El neoliberalismo inglés -a imagen y semejanza de los Chicago Boys de EE UU- comenzó un metódico trabajo de desprestigio de lo público con un doble punto de vista. Por una parte, con la privatización paulatina de los logros conseguidos después de la Segunda Guerra Mundial por los socialdemócratas ensañándose especialmente con la sanidad y la educación, elementos vertebradores básicos para construir un país socialmente justo donde la igualdad de oportunidades sea una realidad y no una frase vacía. Al mismo tiempo los sucesivos gobiernos ingleses de los últimos decenios han puesto todas las trabas posibles a la integración europea de su país en todos los aspectos posibles excepto en aquellos que supusiesen una ventaja económica para el Reino Unido. Se negó a reconocer el euro como moneda, a formar parte del espacio Schengen y a cualquier transferencia de soberanía a las instituciones europeas. En el recuento electoral que se hizo tras cerrarse los colegios electorales se quiso escenificar, una vez más, esa forma inglesa de hacer las cosas contraria a lo que se entiende por una Administración a la europea continental, es decir, por la opción más cercana a la excelencia, la productividad y un orden riguroso. Vimos en la televisión cómo las urnas eran transportadas en coches de policías, de carteros e incluso de particulares para después ir pasando de mano en mano gracias a una enorme fila de ordenados muchachitos y muchachitas hasta llegar a largas mesas donde se contaban los votos.

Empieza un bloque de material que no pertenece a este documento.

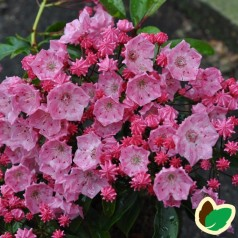 Kalmia latifolia Little Linda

Nada de ordenadores portátiles o iPads en los colegios electorales que facilitasen la tarea.

Por otra parte, con la privatización paulatina de la educación y la creación de un muro que divide el sistema público del privado, los conservadores ingleses consiguieron dividirla en dos sectores bien definidos, uno para las élites, con muchos medios y pocos alumnos por clase, y otro para aquellos que no se pueden permitir un centro o universidad privada. Circunstancia acorde con una Inglaterra donde subyace un enorme culto por el dinero. En una reciente entrevista decía el filósofo George Steiner que el único objetivo que hay en Inglaterra hoy en día es ser rico. El antaño prestigio de la BBC es sólo un recuerdo. Breves noticiarios de 15 minutos repetidos varias veces al día han sustituido a telediarios y tertulias políticas. Las tardes de casi todos los canales son una repetición de interminables programas de decoración de interiores de casas. Visto desde fuera el Reino Unido puede concebirse como un Estado multirracial en el que tienen origen las modas más ingeniosas que luego se expanden al resto de Europa, un país cool lleno de gente con un punto de extravagancia y un estilo posh en la forma de hablar que en ocasiones resulta tan divertido. Pero lo que existe en la Inglaterra de hoy es un profundo clasismo con la búsqueda del becerro de oro como uno de los pocos elementos vertebradores de las dos capas sociales mayoritarias que se han ido creando gracias a las políticas conservadoras que acabaron con el antaño excelente servicio sanitario inglés, con los sindicatos y con cualquier cosa que sonase a servicio público creado gracias a los impuestos de todos los ciudadanos. Con un desempleo de tan sólo el 5%, la clase trabajadora votó por la salida de la Unión Europea confundida gracias a un discurso populista y racista. Apenas se han escuchado argumentos económicos que sustentaran el «Brexit». Muy al contrario, podemos decir que el elemento principal que empleó Farage, líder del partido xenófobo y racista UKIP, fue el «peligro» de la inmigración.

Durante años se permitió a los gobiernos de Londres adherirse a lo que les interesaba y rechazar cualquier atisbo de integración europea. Es imprescindible una firme reacción de Europa que ataje la influencia e importancia que los partidos ultranacionalistas -que recuerdan al fascismo y nazismo de los años 30 del pasado siglo- están adquiriendo en países como Francia, Italia, Polonia o Austria.